EXTRACT:
[c-nsp] control plane policing feature
Rodney Dunn
rodunn at cisco.com
Wed Dec 21 08:52:47 EST 2005
I can't read your email because it didn't line wrap.
But from what I can gather is you want to allow icmp
from certain networks and drop the rest.
So you ACL should deny icmp coming from the particular
networks and then permit all other icmp traffic.
Then you reference the class-map *inbound* and set
the policy to drop.
That makes it such that all traffic that is *permitted* will
be dropped which is sorta reverse logic in that you denied
the traffic you wanted to allow through in the ACL.
Rodney
On Tue, Dec 20, 2005 at 03:23:47PM -0300, Francisco Rivas wrote:
> Hi all,
>
> I'm testing the control plane policing on a Cisco 7206
> (http://www.cisco.com/en/US/customer/products/sw/iosswrel/ps1838/products_feature_guide09186a008052446b.html)
> and I've found certain things that don't fit, and I hope that someone
> here can give me a hand here. In the URL, there is an example that shows
> how to configure a couple of trusted networks to reach the router thru
> ICMP, and all the remaining ICMP traffic should be dropped. The example
> goes like this:
>
> ! Allow 3.3.3.0 trusted network traffic.
> Router(config)# access-list 141 deny icmp host 3.3.3.0 0.0.0.255 any
> port-unreachable ! Allow 4.4.4.0 trusted network traffic.
> Router(config)# access-list 141 deny icmp host 4.4.4.0 0.0.0.255 any
> port-unreachable ! Rate limit all other ICMP traffic. Router(config)#
> access-list 141 permit icmp any any port-unreachable Router(config)#
> class-map icmp-class Router(config-cmap)# match access-group 141
> Router(config-cmap)# exit Router(config)# policy-map
> control-plane-out-policy ! Drop all traffic that matches the class
> "icmp-class." Router(config-pmap)# class icmp-class
> Router(config-pmap-c)# drop Router(config-pmap-c)# exit
> Router(config-pmap)# exit Router(config)# control-plane ! Define
> aggregate control plane service for the active route processor.

REQUEST 1: In the mailing list post about the control plane policing feature, which router was Francisco Rivas testing the feature on?
REQUEST 2: Copy the entries word for word, from the line containing "Examining this photograph" through the final line of the entries, including both of those lines.

SUPPLIED MATERIAL:
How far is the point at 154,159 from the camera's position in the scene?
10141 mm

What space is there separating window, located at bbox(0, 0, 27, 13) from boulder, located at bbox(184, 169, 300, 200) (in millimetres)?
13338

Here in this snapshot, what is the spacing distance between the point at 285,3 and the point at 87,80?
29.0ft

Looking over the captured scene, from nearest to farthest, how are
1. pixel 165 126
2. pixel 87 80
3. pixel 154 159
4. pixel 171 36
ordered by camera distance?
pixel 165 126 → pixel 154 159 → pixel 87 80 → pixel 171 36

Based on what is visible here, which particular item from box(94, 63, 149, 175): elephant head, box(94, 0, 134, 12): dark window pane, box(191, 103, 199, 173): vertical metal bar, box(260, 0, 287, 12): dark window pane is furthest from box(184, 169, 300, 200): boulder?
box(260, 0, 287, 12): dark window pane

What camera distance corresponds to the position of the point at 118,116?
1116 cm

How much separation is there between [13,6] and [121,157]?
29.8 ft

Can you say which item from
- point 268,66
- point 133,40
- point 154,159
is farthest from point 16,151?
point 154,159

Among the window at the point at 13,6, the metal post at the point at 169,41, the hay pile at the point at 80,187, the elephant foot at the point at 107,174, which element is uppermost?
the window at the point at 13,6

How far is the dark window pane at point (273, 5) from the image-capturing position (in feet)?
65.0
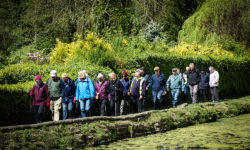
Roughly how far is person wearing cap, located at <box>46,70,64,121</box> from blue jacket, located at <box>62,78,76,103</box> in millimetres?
193

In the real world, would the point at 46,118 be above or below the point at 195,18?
below

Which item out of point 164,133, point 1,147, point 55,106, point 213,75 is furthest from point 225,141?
point 213,75

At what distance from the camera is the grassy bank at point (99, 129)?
7.06m

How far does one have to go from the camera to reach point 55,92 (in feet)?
38.5

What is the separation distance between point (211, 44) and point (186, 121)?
17775 millimetres

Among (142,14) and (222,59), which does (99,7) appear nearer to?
(142,14)

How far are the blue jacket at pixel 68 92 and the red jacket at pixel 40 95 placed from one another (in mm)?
900

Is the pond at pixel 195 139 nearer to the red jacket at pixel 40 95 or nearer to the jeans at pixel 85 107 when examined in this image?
the jeans at pixel 85 107

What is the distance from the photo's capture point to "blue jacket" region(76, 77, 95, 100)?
38.9ft

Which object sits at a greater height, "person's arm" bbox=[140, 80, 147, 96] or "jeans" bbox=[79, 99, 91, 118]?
"person's arm" bbox=[140, 80, 147, 96]

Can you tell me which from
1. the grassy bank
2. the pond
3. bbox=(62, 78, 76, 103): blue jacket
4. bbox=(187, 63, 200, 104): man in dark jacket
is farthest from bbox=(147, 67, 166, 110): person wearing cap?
the pond

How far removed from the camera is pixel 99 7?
2675cm

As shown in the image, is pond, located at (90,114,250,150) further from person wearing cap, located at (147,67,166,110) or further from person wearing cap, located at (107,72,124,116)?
person wearing cap, located at (147,67,166,110)

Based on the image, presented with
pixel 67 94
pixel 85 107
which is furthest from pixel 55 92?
pixel 85 107
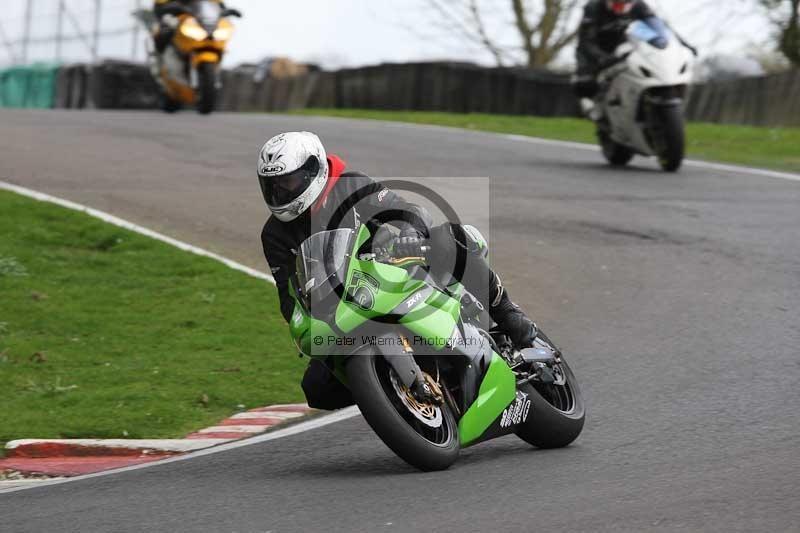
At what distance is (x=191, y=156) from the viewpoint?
55.9 ft

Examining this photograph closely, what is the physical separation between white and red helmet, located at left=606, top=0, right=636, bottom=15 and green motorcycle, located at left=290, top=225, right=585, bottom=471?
10297 millimetres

CORRECT RESULT 1: A Cisco 7206.

CORRECT RESULT 2:
Examining this photograph closely, what is the physical separation between white and red helmet, located at left=606, top=0, right=636, bottom=15 and green motorcycle, located at left=290, top=225, right=585, bottom=471?
10297 millimetres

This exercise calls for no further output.